Buses and railway systems are spotty at best, making it difficult to get to work or to other places. Although public transport is a more environmentally friendly choice, the sytems throughout the country are in deep need of upgrades to make them more user-friendly and accessible.

Transit Equity Day is here to celebrate the strides that have been made in making public transportation accessible to anyone.

And it’s also an important time to consider what ways cities and towns can re-think their infrastructures to promote better service and access for everyone!

History of Transit Equity Day

The first Transit Equity Day was celebrated in 2017, situated on this date as a nod to an icon in the world of equality, Rosa Parks.

Parks was instrumental in the Montgomery Bus Boycott of 1955, which was a critical catalyst for ending segregation on public transportation that led to a landmark US Supreme Court decision in 1956.

The event is scheduled to be celebrated annually on the anniversary of Parks’ birth on February 4, 1913.

Sometimes referred to as Transit Equality Day, this event is meant to not only show appreciation for those who have fought to end discrimination but also act as a reminder to promote equality in communities through better access to public transportation.

How to Celebrate Transit Equity Day

Get creative with ways to celebrate Transit Equity Day, starting with some of these ideas:

Take a Ride on Public Transportation

One great way to get involved with Transit Equity Day is to hop on the bus and take a trip somewhere.
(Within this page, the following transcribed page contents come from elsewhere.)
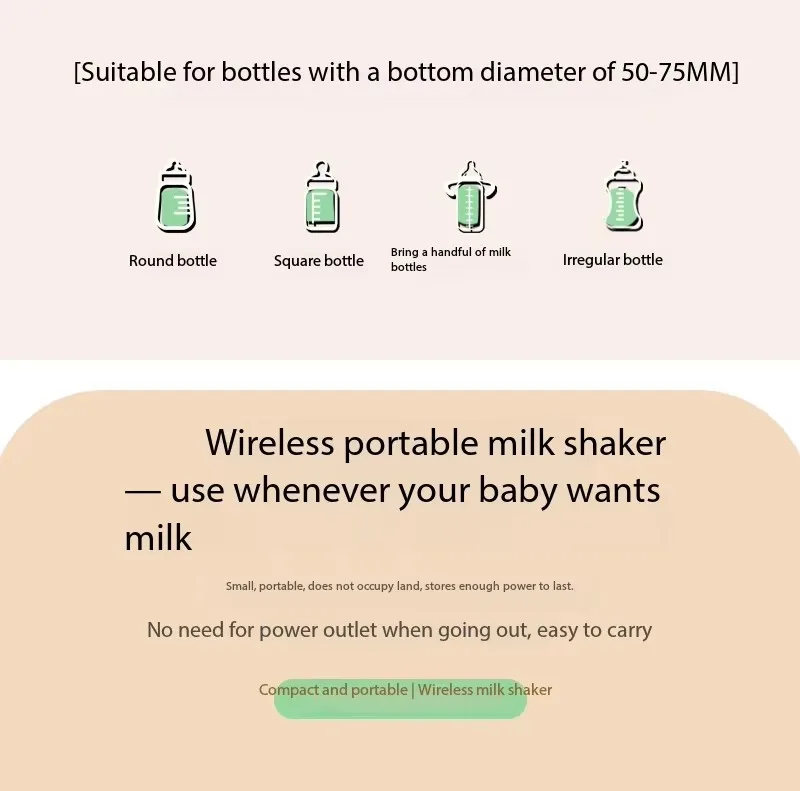 [Suitable for bottles with a bottom diameter of 50-75MM]

Round bottle

Square bottle

Bring a handful of milk bottles

Irregular bottle

Wireless portable milk shaker — use whenever your baby wants milk

Small, portable, does not occupy land, stores enough power to last.

No need for power outlet when going out, easy to carry

Compact and portable | Wireless milk shaker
In some cities, this day is celebrated by offering free rides on public transportation to anyone.

So check out a map of the local routes and celebrate making the world a more equitable place by heading out.
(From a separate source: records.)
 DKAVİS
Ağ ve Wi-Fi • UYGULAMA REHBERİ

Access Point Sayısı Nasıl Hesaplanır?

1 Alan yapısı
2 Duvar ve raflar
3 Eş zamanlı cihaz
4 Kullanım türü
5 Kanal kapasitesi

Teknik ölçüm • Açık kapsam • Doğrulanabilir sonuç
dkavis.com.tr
Advocate for Transit Equity

Many organizations and advocacy groups encourage people to get involved with Transit Equity Day by using their voices to advocate for better public transportation.
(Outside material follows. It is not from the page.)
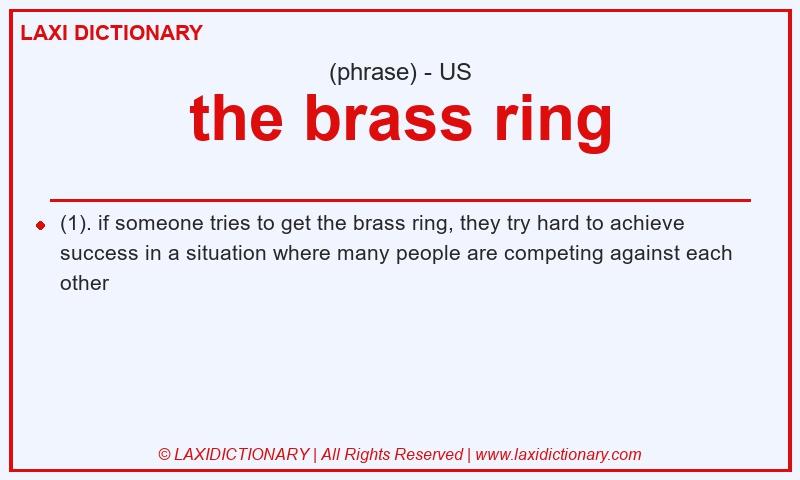 LAXI DICTIONARY

(phrase) - US

the brass ring

(1). if someone tries to get the brass ring, they try hard to achieve success in a situation where many people are competing against each other

© LAXIDICTIONARY | All Rights Reserved | www.laxidictionary.com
From signing a petition to contacting local government representatives, this is a great time to speak up about the need to take better care of the earth and meet the needs of individual travelers through better public transportation efforts.

Listen to a Transit Equity Day Playlist

Get inspired on Transit Equity Day by a playlist full of tunes created along the theme of public transportation!

Get on Spotify, Apple Music or another favorite platform and build a list of songs that include lyrics about transportation and travel. Get started with a few of these:

  • The Ballad of Momma Rosa Parks by The Baytown Singers (1963)
  • Magic Bus by The Who (1968)
  • Spadina Bus by The Shuffle Demons (1986)
  • The National Express by The Divine Comedy (1998)

Other events that are celebrated in relation to Transit Equity Day include Rosa Parks Day on December 1, Martin Luther King, Jr. Day on January 20, and Ethnic Equality Month in February.